**WHAT YOU HAVE TO DO**
Rewrite every line of the records below as a JSON list of strings, one string per line, with blank lines and the pictures left out.

**EXTRACTED RECORDS**
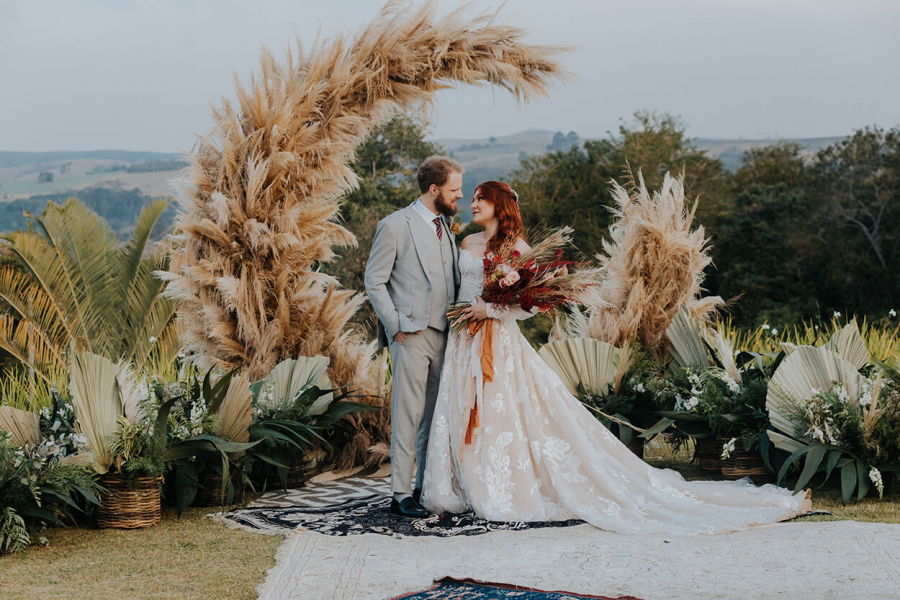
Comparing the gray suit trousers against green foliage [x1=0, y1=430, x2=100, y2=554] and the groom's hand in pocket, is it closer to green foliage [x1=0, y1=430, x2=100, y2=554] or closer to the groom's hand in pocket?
the groom's hand in pocket

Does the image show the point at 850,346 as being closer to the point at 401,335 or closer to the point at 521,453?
the point at 521,453

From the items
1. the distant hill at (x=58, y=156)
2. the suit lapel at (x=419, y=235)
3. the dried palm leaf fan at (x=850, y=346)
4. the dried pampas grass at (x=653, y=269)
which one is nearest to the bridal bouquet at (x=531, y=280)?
the suit lapel at (x=419, y=235)

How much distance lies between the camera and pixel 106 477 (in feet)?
17.0

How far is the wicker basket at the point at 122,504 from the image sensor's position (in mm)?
5176

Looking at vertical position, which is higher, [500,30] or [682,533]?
[500,30]

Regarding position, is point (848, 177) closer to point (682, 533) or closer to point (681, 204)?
point (681, 204)

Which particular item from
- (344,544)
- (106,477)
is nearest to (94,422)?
(106,477)

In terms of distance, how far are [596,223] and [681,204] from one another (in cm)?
2434

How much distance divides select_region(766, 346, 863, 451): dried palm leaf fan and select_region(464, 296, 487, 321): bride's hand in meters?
1.97

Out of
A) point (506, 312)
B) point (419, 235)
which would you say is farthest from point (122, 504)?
point (506, 312)

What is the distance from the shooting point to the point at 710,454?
648cm

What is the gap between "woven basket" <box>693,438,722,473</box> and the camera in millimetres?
6418

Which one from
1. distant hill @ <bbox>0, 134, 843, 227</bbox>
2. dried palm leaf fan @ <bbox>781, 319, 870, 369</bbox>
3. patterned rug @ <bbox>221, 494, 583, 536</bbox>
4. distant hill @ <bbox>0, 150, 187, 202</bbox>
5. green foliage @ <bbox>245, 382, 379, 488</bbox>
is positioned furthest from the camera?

**TASK ANSWER**
[
  "Comparing the gray suit trousers against green foliage [x1=0, y1=430, x2=100, y2=554] and the groom's hand in pocket, is it closer to green foliage [x1=0, y1=430, x2=100, y2=554] or closer to the groom's hand in pocket?",
  "the groom's hand in pocket",
  "Does the image show the point at 850,346 as being closer to the point at 401,335 or closer to the point at 521,453?",
  "the point at 521,453",
  "From the items",
  "1. the distant hill at (x=58, y=156)",
  "2. the suit lapel at (x=419, y=235)",
  "3. the dried palm leaf fan at (x=850, y=346)",
  "4. the dried pampas grass at (x=653, y=269)",
  "which one is nearest to the bridal bouquet at (x=531, y=280)?",
  "the suit lapel at (x=419, y=235)",
  "How much distance lies between the camera and pixel 106 477 (in feet)?",
  "17.0",
  "How far is the wicker basket at the point at 122,504 from the image sensor's position (in mm)?",
  "5176",
  "Looking at vertical position, which is higher, [500,30] or [682,533]?",
  "[500,30]",
  "Regarding position, is point (848, 177) closer to point (682, 533) or closer to point (681, 204)?",
  "point (681, 204)",
  "Which particular item from",
  "- (344,544)",
  "- (106,477)",
  "is nearest to (94,422)?",
  "(106,477)",
  "In terms of distance, how far are [596,223] and [681,204] from one another (in cm)?",
  "2434",
  "How much distance divides select_region(766, 346, 863, 451): dried palm leaf fan and select_region(464, 296, 487, 321): bride's hand in meters?",
  "1.97",
  "Out of",
  "A) point (506, 312)",
  "B) point (419, 235)",
  "which would you say is farthest from point (122, 504)?",
  "point (506, 312)",
  "What is the distance from the shooting point to the point at 710,454?",
  "648cm",
  "What is the gap between \"woven basket\" <box>693,438,722,473</box> and the camera in millimetres?",
  "6418",
  "Which one from",
  "1. distant hill @ <bbox>0, 134, 843, 227</bbox>",
  "2. dried palm leaf fan @ <bbox>781, 319, 870, 369</bbox>",
  "3. patterned rug @ <bbox>221, 494, 583, 536</bbox>",
  "4. distant hill @ <bbox>0, 150, 187, 202</bbox>",
  "5. green foliage @ <bbox>245, 382, 379, 488</bbox>",
  "is positioned furthest from the camera?"
]